Return the listing below unchanged, minus its pictures.

[begin LISTED ENTRIES]

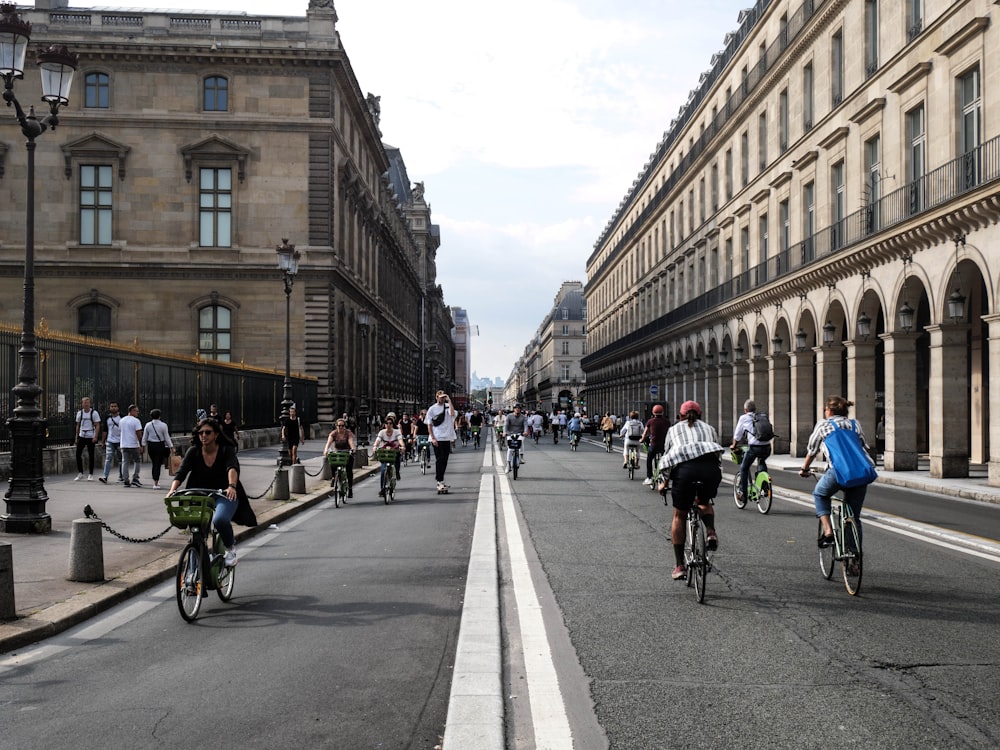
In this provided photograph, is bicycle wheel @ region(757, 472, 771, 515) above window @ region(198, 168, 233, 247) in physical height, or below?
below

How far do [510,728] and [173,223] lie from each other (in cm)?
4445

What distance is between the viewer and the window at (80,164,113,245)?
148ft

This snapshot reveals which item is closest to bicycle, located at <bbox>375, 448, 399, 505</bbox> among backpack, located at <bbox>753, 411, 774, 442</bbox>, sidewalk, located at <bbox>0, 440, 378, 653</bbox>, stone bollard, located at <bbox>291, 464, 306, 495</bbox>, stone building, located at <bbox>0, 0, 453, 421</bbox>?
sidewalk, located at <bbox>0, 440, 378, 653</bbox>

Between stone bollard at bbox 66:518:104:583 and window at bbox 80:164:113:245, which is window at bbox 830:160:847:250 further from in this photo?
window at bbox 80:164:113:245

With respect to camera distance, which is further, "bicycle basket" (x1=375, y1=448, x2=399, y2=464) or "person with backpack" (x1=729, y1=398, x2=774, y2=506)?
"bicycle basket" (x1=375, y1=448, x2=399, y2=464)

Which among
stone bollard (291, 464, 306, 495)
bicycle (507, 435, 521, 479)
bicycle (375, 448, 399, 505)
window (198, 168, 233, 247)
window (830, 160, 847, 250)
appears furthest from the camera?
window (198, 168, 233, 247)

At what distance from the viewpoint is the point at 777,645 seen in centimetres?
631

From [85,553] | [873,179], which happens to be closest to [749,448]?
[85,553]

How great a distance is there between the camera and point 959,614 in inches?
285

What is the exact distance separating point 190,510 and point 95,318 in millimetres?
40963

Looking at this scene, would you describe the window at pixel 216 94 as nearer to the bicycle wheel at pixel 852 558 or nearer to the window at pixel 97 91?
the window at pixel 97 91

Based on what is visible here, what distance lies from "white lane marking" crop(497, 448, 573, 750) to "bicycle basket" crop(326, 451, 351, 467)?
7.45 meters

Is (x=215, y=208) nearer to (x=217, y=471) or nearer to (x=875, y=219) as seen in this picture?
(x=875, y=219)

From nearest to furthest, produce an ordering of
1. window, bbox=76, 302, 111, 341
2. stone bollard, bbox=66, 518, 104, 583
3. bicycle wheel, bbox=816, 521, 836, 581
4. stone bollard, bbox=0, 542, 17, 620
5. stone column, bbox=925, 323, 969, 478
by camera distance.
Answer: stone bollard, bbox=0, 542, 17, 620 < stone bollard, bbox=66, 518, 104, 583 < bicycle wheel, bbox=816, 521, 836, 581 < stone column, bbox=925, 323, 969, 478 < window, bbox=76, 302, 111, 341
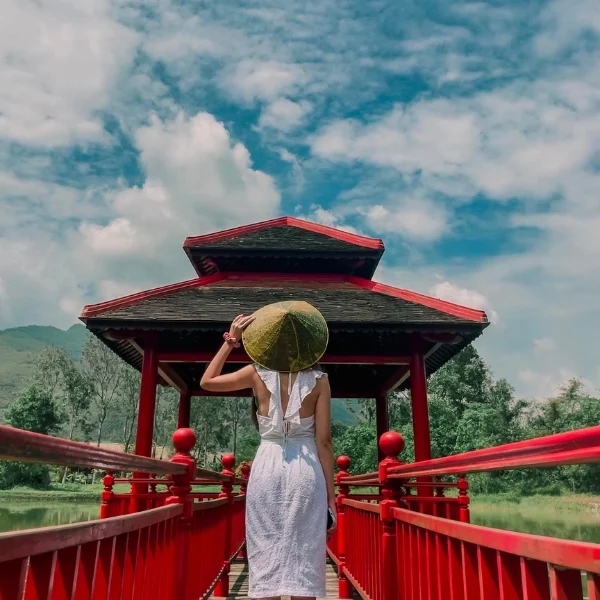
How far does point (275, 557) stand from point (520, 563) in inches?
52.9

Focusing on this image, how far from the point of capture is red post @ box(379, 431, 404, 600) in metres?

[end LISTED ENTRIES]

**SOLUTION BELOW:**
In this provided photograph, is bicycle wheel @ region(757, 472, 771, 515) above window @ region(198, 168, 233, 247) in physical height, or below?
below

How far do [510,728] and [173,223] lie from each other (in cm)?
4445

What distance is between the viewer and the window at (80,164,113,245)?
148ft

This snapshot reveals which item is closest to bicycle, located at <bbox>375, 448, 399, 505</bbox> among backpack, located at <bbox>753, 411, 774, 442</bbox>, sidewalk, located at <bbox>0, 440, 378, 653</bbox>, stone bollard, located at <bbox>291, 464, 306, 495</bbox>, stone building, located at <bbox>0, 0, 453, 421</bbox>?
sidewalk, located at <bbox>0, 440, 378, 653</bbox>

Between stone bollard at bbox 66:518:104:583 and window at bbox 80:164:113:245, which is window at bbox 830:160:847:250 further from in this photo?
window at bbox 80:164:113:245

With respect to camera distance, which is further, "bicycle basket" (x1=375, y1=448, x2=399, y2=464) or "person with backpack" (x1=729, y1=398, x2=774, y2=506)?
"bicycle basket" (x1=375, y1=448, x2=399, y2=464)

Which among
stone bollard (291, 464, 306, 495)
bicycle (507, 435, 521, 479)
bicycle (375, 448, 399, 505)
window (198, 168, 233, 247)
window (830, 160, 847, 250)
appears furthest from the camera?
window (198, 168, 233, 247)

At what distance from the viewpoint is the point at 777,645 seen in centimetres?
631

From [85,553] | [873,179], which happens to be closest to [749,448]?
[85,553]

How great a distance is there between the camera and point 959,614 in inches?
285

What is the exact distance separating point 190,510 and point 95,318 in millimetres?
40963

Looking at this scene, would you describe the window at pixel 216 94 as nearer to the bicycle wheel at pixel 852 558 or nearer to the window at pixel 97 91?
the window at pixel 97 91

Based on what is visible here, what distance lies from "white lane marking" crop(497, 448, 573, 750) to "bicycle basket" crop(326, 451, 351, 467)?
7.45 meters

Is (x=215, y=208) nearer to (x=217, y=471) or nearer to (x=875, y=219) as seen in this picture?
(x=875, y=219)

From nearest to furthest, produce an ordering of
1. window, bbox=76, 302, 111, 341
2. stone bollard, bbox=66, 518, 104, 583
3. bicycle wheel, bbox=816, 521, 836, 581
4. stone bollard, bbox=0, 542, 17, 620
5. stone column, bbox=925, 323, 969, 478
by camera distance.
Answer: stone bollard, bbox=0, 542, 17, 620 < stone bollard, bbox=66, 518, 104, 583 < bicycle wheel, bbox=816, 521, 836, 581 < stone column, bbox=925, 323, 969, 478 < window, bbox=76, 302, 111, 341
How far does point (275, 557) stand from point (520, 563) in inches?
52.9

Focusing on this image, how far from the point of capture is red post @ box(379, 431, 404, 600) in metres?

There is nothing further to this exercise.